Patients and doctors knew who was getting AZT because the drug caused such
severe anemia (among other unpleasant effects) that many patients required
blood transfusions to survive. After seven months, however, 19 members
of the placebo group had died as opposed to only 1 in the AZT group. The
trial was then halted before completion on the ground that efficacy had
been established and it would be unethical to continue giving any AIDS
patient a placebo. Three months later, 13 of the placebo group who had
been switched to AZT had died, along with 7 who had been on AZT from the
beginning. Despite serious reservations by its staff over what this ambiguous
trial had proved, the FDA gave in to the pressure and speedily approved
AZT for the market.
When the later and far more extensive European Concorde trial showed
that AZT did not extend life for asymptomatic HIV-positives, enthusiasm
was dampened but not extinguished. AZT remains in very widespread use for
both AIDS patients and asymptomatic HIV-positives. Because it is considered
unethical to include a placebo group in tests, AZT is also the "gold
standard" against which other drugs are compared in efficacy tests.
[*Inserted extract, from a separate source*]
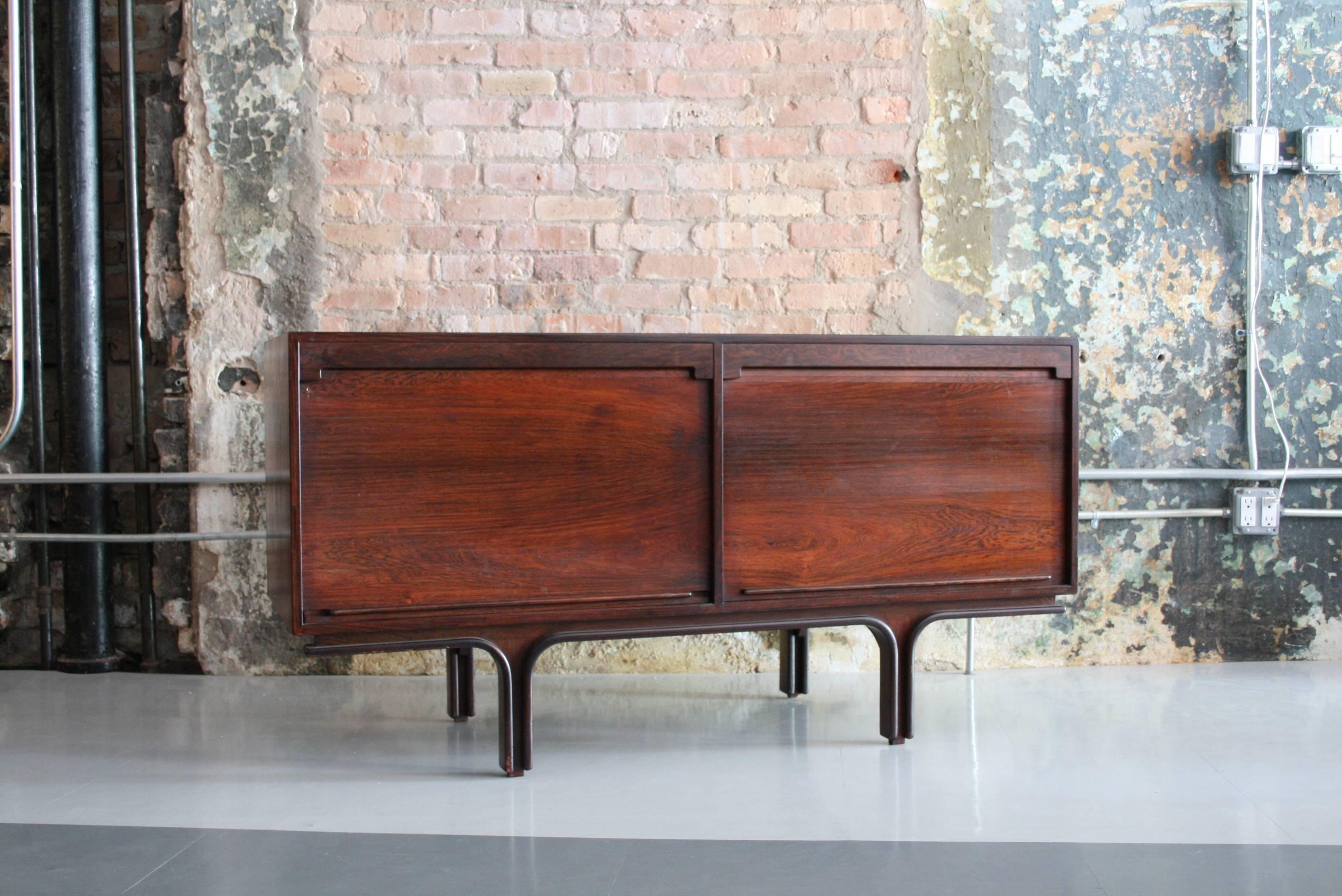 Small Rosewood Sideboard by Gianfranco Frattini for Bernini Italy 1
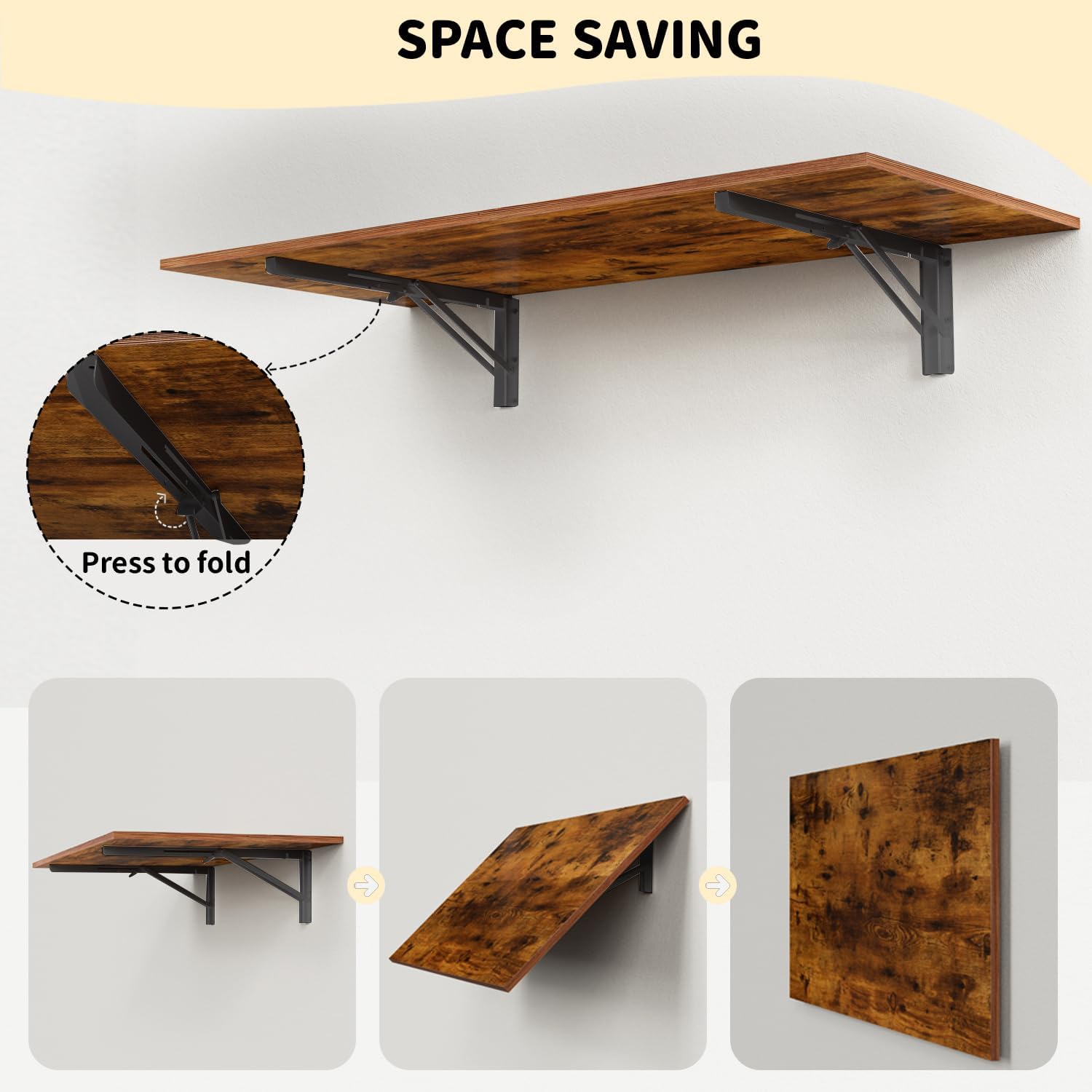 GOYLSER Wall Mounted Folding Table for Office, Rustic Brown Fold Down Desk Laundry Folding Table Wall Mounted for Laundry Room/Home Kitchen, Length 47" Width 20.5"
As a result AIDS patients now have the dubious benefit of being able to
take a variety of drugs with uncertain benefits and damaging side effects.
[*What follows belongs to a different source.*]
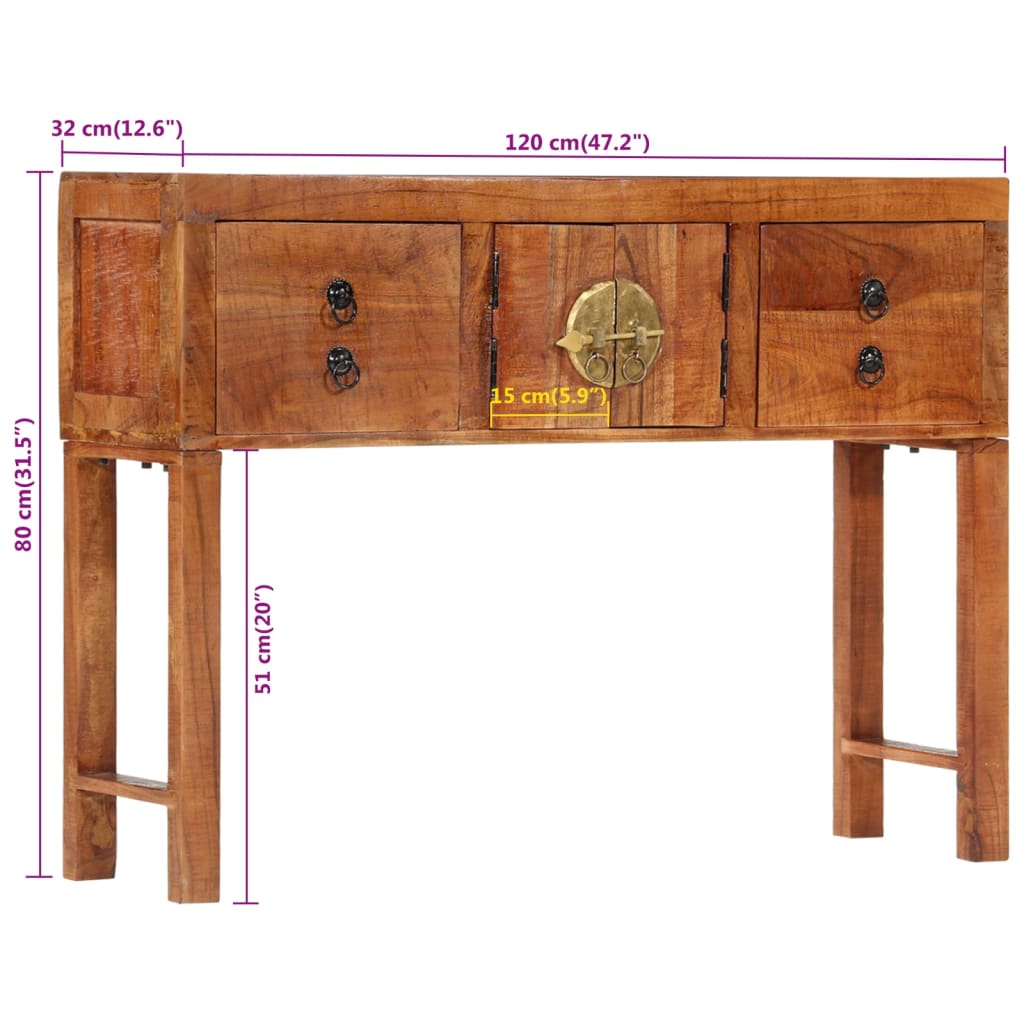Table console 120x32x80 cm bois massif d'acacia - XIOS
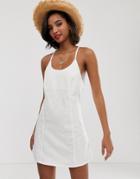 Asos Design Denim Sundress With Tie Back In White - White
Twelve years after the 1984 press conference, knowledgeable AIDS patients
have learned to distrust the press releases about impending wonder drugs.
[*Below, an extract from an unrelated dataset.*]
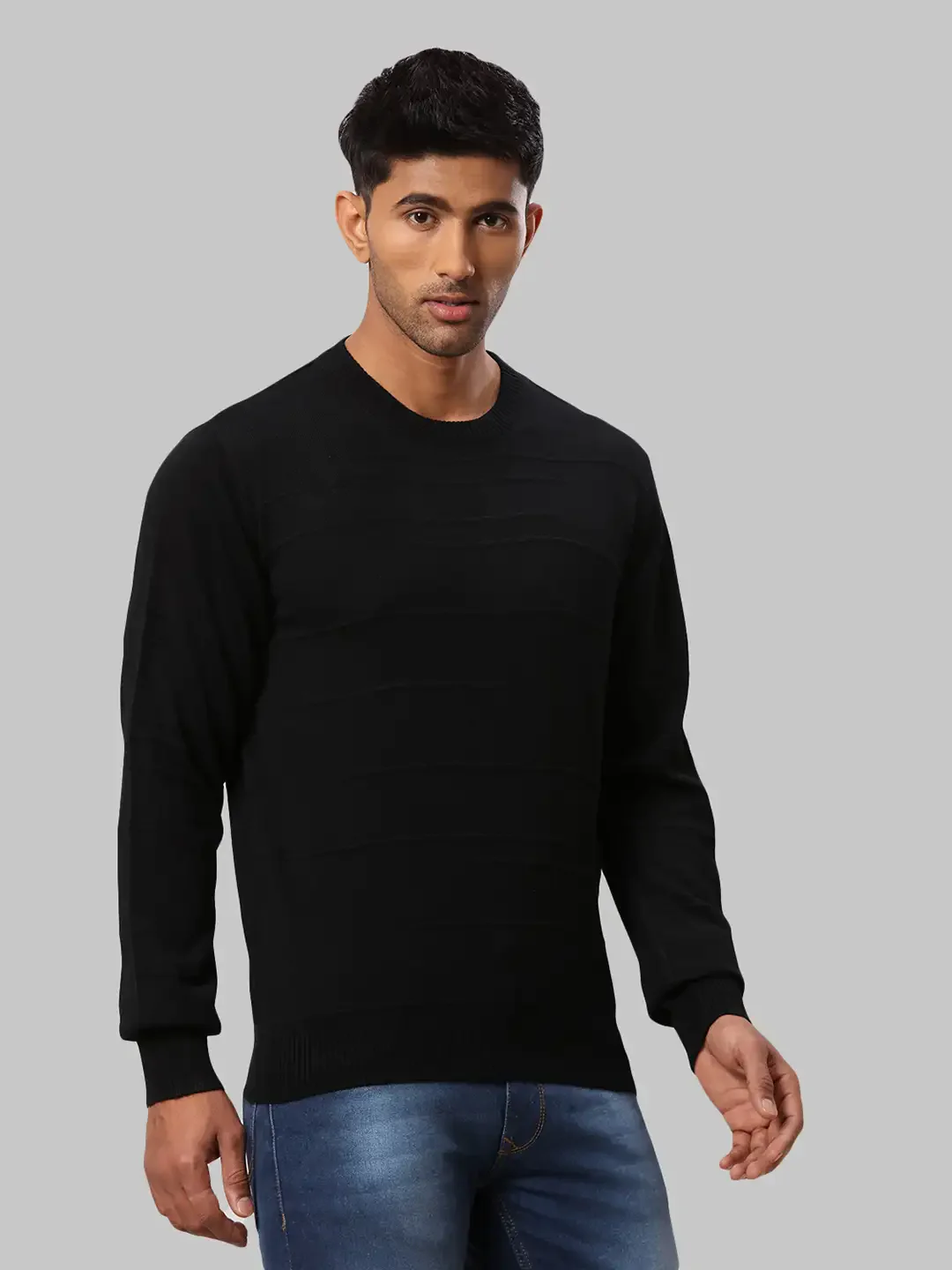 Raymond Men Black Structure Cable Acrylic Blend Full Sleeve Sweaters - Image 2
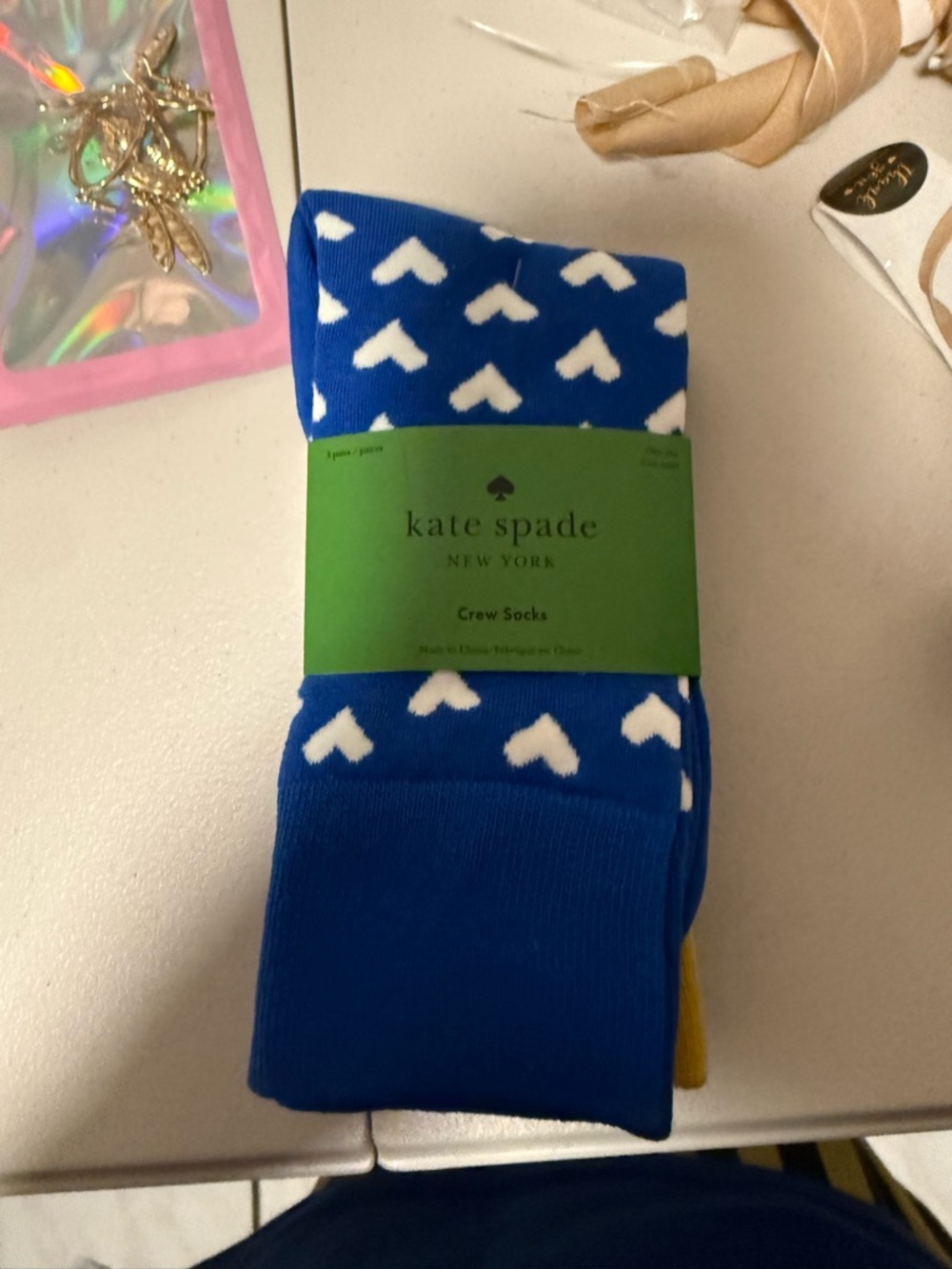 kate spade Royal Blue Crew Socks with White Hearts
Vaccine trials have been put off into the indefinite future, amid confusion
over exactly what a virus should be expected to do. Robert Gallo remarked
in a statement reported in the the New York times on December 6, 1995,
that "The No. 1 reason that we don't have a vaccine today is that
we don't know what to induce in humans." Such statements reflect a
significant gap in the theoretical knowledge needed to design a treatment
strategy, and indeed the scientists are still trying to find a mechanism
by which HIV can be destroying far more immune system cells than it actually
infects.
In a better world, the journals would be full of demands for a fundamental
reconsideration of a premise adopted in such dubious circumstances, especially
now that the campaign based upon that premise has resulted in so much scientific
failure. But too many reputations are at stake for that to be allowed to
happen. Instead the President met with the AIDS lobbies in December 1995
to reassure them that the national effort will continue to proceed along
the same lines, but with more money.
The scandal of the circus of death is not so much that essential scientific
procedures were short-circuited in a time of emergency, as that after a
decade of failure the researchers are unwilling to go back to the starting
point to figure out where things began to go wrong.
Elinor Burkett is like many other reporters who have become emotionally
involved with the tragedy of AIDS. She provides a lot of the important
facts, but in the end can do no more that express her frustration that
things have turned out so badly. What this story needs is a reporter who
can describe the scientific fiasco that resulted when the activists succeeded
in pressuring the scientists to commit themselves to a theory, and to a
drug, before they understood the nature of the disease.